Filter these entries down to lines holding "refined".

• • •

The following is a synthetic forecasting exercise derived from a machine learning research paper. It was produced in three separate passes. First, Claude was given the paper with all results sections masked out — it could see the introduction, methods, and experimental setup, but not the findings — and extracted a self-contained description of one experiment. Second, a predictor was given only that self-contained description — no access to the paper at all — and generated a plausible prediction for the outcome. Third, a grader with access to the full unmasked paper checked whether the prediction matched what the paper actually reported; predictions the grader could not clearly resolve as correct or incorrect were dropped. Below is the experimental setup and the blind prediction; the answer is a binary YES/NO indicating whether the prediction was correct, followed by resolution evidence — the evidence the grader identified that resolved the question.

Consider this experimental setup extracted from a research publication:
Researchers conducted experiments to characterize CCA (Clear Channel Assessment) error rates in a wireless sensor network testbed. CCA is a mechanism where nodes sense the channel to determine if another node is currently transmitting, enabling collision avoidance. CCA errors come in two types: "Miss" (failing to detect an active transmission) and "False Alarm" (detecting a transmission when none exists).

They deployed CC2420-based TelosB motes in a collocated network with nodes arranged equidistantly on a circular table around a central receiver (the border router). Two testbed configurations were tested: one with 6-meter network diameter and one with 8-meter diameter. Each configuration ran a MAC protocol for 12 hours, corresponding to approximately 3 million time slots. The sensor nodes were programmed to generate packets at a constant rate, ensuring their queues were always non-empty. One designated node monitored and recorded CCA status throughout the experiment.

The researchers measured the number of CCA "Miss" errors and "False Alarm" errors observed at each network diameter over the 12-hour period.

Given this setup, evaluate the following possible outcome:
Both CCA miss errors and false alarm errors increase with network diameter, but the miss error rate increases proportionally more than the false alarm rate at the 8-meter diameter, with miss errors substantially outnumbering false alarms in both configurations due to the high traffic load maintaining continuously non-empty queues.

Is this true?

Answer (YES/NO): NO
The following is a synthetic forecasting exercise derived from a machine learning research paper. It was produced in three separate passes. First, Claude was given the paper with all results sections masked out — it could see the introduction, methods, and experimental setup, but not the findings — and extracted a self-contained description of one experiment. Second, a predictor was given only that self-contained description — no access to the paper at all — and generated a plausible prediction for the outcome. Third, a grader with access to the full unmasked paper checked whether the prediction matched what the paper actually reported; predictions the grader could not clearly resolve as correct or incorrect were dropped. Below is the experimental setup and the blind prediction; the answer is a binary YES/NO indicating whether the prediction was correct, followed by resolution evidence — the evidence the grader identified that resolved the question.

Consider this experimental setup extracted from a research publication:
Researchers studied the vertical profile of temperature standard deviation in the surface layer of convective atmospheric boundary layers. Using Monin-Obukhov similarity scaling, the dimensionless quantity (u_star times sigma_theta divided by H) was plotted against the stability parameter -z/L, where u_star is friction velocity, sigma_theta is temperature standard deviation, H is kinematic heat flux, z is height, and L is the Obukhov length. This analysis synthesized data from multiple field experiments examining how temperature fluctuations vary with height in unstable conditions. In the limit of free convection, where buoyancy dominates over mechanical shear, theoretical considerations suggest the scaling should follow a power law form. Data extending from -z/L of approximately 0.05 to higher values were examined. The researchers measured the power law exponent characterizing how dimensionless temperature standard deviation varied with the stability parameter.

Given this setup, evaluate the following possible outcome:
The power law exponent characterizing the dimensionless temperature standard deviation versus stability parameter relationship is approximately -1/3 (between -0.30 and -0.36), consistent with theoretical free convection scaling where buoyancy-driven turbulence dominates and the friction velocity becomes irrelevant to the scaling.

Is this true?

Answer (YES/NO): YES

• • •

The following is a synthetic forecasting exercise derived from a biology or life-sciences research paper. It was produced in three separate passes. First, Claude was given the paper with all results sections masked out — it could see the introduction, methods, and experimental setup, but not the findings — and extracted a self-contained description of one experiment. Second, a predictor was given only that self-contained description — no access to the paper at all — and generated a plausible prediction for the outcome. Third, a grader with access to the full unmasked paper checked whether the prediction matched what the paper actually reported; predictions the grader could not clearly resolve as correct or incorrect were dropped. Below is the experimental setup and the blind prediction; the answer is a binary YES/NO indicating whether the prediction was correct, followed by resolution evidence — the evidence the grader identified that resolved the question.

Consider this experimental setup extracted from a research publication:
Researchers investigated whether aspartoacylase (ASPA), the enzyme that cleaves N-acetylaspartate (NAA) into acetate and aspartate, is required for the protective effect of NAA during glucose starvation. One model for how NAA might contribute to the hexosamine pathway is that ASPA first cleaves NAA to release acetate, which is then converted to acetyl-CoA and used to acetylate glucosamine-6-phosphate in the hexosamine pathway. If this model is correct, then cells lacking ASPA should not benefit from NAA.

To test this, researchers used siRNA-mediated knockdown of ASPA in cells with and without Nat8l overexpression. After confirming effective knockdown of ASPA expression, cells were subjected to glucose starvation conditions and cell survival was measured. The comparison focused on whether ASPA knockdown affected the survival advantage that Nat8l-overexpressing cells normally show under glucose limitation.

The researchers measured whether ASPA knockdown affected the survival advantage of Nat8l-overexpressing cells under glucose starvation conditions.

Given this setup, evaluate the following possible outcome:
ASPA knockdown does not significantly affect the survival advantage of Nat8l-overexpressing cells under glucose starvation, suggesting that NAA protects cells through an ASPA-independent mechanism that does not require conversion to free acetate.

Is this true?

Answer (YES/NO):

• • •

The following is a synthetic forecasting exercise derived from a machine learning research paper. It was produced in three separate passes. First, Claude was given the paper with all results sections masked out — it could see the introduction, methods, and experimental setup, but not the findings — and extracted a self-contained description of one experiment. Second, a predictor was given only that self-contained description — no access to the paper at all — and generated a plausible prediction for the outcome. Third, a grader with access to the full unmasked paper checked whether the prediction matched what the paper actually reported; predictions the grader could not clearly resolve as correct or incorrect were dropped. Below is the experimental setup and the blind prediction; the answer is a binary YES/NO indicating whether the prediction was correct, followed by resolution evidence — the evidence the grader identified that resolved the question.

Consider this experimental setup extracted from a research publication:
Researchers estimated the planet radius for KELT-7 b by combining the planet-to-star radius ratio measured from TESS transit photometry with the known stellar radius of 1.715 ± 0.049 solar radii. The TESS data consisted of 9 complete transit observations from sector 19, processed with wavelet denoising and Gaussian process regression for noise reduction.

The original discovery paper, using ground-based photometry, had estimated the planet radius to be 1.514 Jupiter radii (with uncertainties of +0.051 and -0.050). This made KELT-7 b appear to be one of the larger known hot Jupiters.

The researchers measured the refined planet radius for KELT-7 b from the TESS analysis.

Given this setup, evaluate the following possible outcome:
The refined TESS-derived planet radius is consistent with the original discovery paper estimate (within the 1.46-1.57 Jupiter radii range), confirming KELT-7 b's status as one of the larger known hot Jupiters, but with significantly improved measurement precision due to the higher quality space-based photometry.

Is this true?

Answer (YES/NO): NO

• • •

▶ Reply
The researchers measured the refined planet radius for KELT-7 b from the TESS analysis.
The refined TESS-derived planet radius is consistent with the original discovery paper estimate (within the 1.46-1.57 Jupiter radii range), confirming KELT-7 b's status as one of the larger known hot Jupiters, but with significantly improved measurement precision due to the higher quality space-based photometry.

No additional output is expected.